Anyway - back to the book, which is very good... tho the initial recounting of the intellectual debate is quite dry. The narrative speeds up as SDS splinters and the VC-flag waving "sixties" start.
I wish there had been a little more analysis about what went right and what went wrong - the author almost catches the brass ring, but the last few chapters leave a lot of loose ends. In any case, thought-provoking and well worth the read.
This was assigned to me when I was in college, and it left such an impression on me. I was so moved and motivated by the story of the origins of the SDS and it was what made me want to be in Ann Arbor. I'm here now and it's no longer the center of student activism it once was, which makes me kind of sad. Maybe it can be again. There are lessons to be learned in here, especially in this day and age.
Two stars may be harsh - this was probably more two and a half. The book's strengths are a detailed analysis of SDS's origins and intellectual roots, and the attention throughout to the potential and pitfalls of its organizational structure from the beginning to collapse. However, the problems with the text keep it from being satisfying - namely, despite identifying the years of intense growth (1964-68) as the pivotal time in which SDS expanded but fell apart, the focus remains on the 'Old Guard', especially Tom Hayden, giving little sense of what the new members did or thought. Very disappointing was that the text failed to thoroughly weigh SDS's continuing impact on American politics, even if the impact was primarily cultural. The text as is feels only half-completed.

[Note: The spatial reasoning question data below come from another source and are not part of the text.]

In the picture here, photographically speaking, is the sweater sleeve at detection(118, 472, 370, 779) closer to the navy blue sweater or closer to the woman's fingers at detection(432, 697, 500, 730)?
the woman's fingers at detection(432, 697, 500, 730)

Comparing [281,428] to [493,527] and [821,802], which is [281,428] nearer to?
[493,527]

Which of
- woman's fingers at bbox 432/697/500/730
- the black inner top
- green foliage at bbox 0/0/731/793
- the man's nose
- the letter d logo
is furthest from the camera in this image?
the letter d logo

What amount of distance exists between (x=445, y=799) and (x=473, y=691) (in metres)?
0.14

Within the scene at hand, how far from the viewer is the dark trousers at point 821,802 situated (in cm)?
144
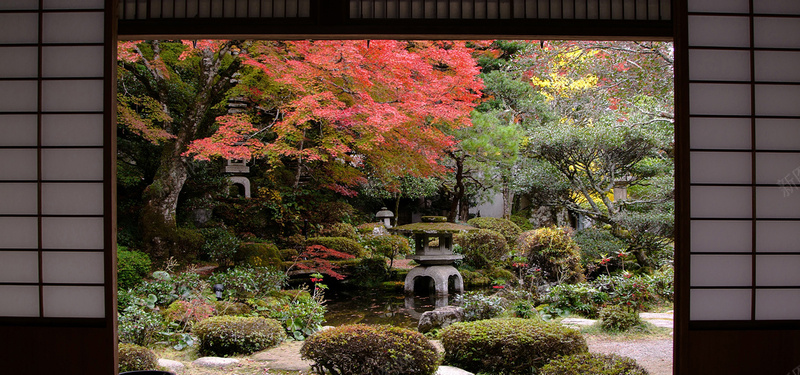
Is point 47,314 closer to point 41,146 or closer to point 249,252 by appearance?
point 41,146

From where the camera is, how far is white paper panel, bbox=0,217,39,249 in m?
2.78

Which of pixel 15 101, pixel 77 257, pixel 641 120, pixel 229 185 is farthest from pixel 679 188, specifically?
pixel 229 185

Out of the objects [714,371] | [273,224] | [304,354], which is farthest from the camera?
[273,224]

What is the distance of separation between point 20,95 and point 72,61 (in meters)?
0.36

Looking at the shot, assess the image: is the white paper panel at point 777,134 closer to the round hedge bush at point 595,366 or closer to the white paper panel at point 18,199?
the round hedge bush at point 595,366

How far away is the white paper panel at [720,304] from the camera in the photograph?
2680mm

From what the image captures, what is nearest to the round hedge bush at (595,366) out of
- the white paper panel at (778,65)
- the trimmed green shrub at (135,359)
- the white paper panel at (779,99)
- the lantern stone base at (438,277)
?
the white paper panel at (779,99)

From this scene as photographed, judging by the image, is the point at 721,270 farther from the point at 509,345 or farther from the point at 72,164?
the point at 72,164

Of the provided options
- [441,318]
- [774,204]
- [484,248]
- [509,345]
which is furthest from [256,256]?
[774,204]

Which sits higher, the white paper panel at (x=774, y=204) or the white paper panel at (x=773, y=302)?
the white paper panel at (x=774, y=204)

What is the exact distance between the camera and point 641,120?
26.6 ft

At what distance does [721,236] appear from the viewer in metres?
2.70

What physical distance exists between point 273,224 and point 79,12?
23.9 ft

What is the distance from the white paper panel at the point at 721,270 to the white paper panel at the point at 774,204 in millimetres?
259
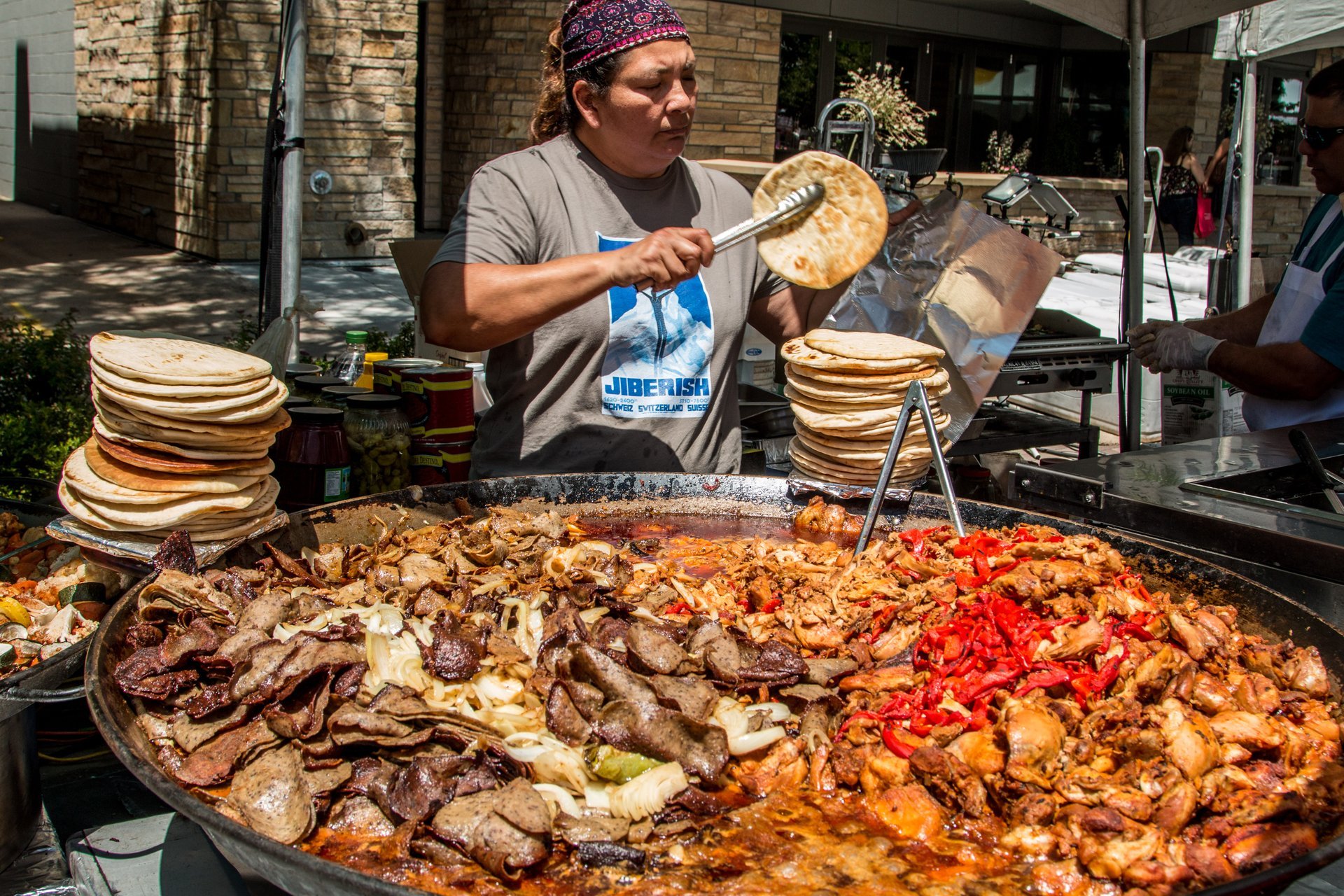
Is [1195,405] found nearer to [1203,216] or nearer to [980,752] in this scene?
[980,752]

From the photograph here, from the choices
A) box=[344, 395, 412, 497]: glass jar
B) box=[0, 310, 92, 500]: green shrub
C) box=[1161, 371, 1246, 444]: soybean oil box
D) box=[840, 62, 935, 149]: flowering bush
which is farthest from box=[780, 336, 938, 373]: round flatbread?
box=[840, 62, 935, 149]: flowering bush

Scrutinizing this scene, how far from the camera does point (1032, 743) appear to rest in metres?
1.61

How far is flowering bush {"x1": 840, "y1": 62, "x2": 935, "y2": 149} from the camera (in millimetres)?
12945

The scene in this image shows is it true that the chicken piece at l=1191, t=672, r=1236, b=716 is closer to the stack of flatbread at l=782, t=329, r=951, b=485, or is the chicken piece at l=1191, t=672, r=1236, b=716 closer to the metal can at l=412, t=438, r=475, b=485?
the stack of flatbread at l=782, t=329, r=951, b=485

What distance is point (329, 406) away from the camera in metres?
3.05

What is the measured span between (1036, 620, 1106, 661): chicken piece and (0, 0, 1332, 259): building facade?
25.5ft

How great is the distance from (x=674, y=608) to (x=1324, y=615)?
1.53m

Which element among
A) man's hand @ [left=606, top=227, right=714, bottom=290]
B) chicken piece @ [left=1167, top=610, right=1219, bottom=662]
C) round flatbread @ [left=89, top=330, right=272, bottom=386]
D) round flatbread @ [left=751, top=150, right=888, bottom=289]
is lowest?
chicken piece @ [left=1167, top=610, right=1219, bottom=662]

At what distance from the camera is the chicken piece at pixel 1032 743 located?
61.8 inches

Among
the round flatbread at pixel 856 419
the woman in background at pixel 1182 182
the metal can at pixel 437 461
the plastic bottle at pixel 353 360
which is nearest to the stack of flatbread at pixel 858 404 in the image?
the round flatbread at pixel 856 419

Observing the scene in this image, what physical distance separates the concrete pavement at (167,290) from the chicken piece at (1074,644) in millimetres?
6441

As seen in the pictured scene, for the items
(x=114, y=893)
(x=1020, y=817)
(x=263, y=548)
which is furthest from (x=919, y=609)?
(x=114, y=893)

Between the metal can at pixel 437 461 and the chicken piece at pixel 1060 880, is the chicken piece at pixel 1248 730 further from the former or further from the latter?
the metal can at pixel 437 461

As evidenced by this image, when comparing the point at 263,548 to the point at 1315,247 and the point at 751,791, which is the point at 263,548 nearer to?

Intellectual history of the most serious sixties protest movements. Very interesting. If you really want to get inside and examine the actual work that was going on, not the myth and not the coca-cola ad, I don't know of a better source.
Excellent history of SDS and the 60s New Left in USA. Discusses importance of C. Wright Mills on Tom Hayden and other early SDSers. Miller, who analyzed Rousseau's influence on the French Revolution, brings a strong understanding of direct/participatory democracy to SDS.
fantastic history of a fantastic group. i only wish i could have lived in the late 60s, so i could have joined it, and participated in political protest (not as a VISTA, of course)
I learned about the SDS, Students for a Democratic Society and what they were before the Weathermen usurped the group. Fascinating study of the student left in the 1960s.